# INPUT FOR THIS TASK
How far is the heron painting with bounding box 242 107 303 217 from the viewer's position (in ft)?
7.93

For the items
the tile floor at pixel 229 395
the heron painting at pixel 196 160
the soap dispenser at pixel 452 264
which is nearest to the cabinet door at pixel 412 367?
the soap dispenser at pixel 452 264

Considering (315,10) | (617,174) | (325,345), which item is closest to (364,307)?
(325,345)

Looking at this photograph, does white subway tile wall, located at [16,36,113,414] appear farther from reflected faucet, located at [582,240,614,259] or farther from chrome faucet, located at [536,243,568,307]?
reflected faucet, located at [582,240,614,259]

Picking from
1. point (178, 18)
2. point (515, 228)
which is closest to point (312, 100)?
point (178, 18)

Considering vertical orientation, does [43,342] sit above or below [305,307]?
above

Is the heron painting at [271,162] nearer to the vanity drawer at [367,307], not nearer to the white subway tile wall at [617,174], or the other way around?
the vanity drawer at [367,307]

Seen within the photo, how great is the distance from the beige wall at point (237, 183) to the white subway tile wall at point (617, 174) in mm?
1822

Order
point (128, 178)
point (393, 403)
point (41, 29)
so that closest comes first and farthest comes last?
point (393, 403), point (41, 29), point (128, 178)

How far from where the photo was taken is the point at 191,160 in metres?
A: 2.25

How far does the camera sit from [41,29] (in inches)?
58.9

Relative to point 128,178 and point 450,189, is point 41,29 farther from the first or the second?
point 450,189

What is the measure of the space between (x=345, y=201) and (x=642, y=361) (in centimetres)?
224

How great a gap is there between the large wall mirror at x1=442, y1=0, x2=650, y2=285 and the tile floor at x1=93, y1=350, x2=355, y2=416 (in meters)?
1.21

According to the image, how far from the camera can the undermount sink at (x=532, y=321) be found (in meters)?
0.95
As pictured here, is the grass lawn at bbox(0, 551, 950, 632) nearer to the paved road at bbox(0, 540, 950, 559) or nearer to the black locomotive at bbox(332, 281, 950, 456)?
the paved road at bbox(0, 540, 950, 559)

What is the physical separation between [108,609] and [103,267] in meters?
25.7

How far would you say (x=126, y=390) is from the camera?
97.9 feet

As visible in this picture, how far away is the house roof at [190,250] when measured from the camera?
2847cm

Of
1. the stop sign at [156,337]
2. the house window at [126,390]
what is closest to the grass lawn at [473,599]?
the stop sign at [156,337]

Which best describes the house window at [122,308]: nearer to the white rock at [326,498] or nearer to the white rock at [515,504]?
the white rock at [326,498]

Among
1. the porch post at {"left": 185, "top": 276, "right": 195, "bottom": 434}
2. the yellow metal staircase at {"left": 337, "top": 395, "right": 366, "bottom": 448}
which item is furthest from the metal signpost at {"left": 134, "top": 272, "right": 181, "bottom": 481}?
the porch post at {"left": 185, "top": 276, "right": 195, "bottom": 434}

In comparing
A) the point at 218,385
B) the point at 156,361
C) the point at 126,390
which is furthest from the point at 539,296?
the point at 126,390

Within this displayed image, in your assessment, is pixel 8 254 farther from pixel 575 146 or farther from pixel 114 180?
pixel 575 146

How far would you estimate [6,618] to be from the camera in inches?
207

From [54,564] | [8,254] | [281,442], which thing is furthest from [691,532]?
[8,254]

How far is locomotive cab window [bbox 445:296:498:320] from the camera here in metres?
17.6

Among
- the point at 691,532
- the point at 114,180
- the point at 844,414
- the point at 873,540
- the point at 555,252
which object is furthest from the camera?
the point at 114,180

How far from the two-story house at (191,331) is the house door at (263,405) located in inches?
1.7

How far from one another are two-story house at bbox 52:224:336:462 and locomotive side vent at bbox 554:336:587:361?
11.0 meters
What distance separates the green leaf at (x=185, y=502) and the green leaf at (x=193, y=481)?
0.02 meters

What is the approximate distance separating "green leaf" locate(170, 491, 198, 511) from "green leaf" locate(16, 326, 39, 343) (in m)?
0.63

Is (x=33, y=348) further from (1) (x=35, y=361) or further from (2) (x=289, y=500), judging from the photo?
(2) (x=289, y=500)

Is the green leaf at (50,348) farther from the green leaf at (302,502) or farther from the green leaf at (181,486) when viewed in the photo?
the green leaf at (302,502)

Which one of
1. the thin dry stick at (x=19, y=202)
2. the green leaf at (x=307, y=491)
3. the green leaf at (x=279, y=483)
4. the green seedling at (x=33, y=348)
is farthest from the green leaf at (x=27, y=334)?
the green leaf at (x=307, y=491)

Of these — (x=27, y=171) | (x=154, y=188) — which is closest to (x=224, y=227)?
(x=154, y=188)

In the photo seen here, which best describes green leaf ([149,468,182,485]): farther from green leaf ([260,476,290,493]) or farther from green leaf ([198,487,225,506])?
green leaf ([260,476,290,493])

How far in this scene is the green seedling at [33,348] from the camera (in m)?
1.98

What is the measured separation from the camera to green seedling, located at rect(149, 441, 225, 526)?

# EXERCISE AIM
In the records above, locate the line that contains "Of these — (x=27, y=171)". Repeat it and every line after it, exactly, and nothing else.

# EXERCISE RESULT
Of these — (x=27, y=171) | (x=154, y=188) — which is closest to (x=224, y=227)?
(x=154, y=188)

In the photo seen here, which best describes green leaf ([149,468,182,485]): farther from green leaf ([260,476,290,493]) or farther from green leaf ([198,487,225,506])?
green leaf ([260,476,290,493])

How far in this scene is the green seedling at [33,348] from the camera (in m)?
1.98

What is the measured separation from the camera to green seedling, located at rect(149, 441, 225, 526)?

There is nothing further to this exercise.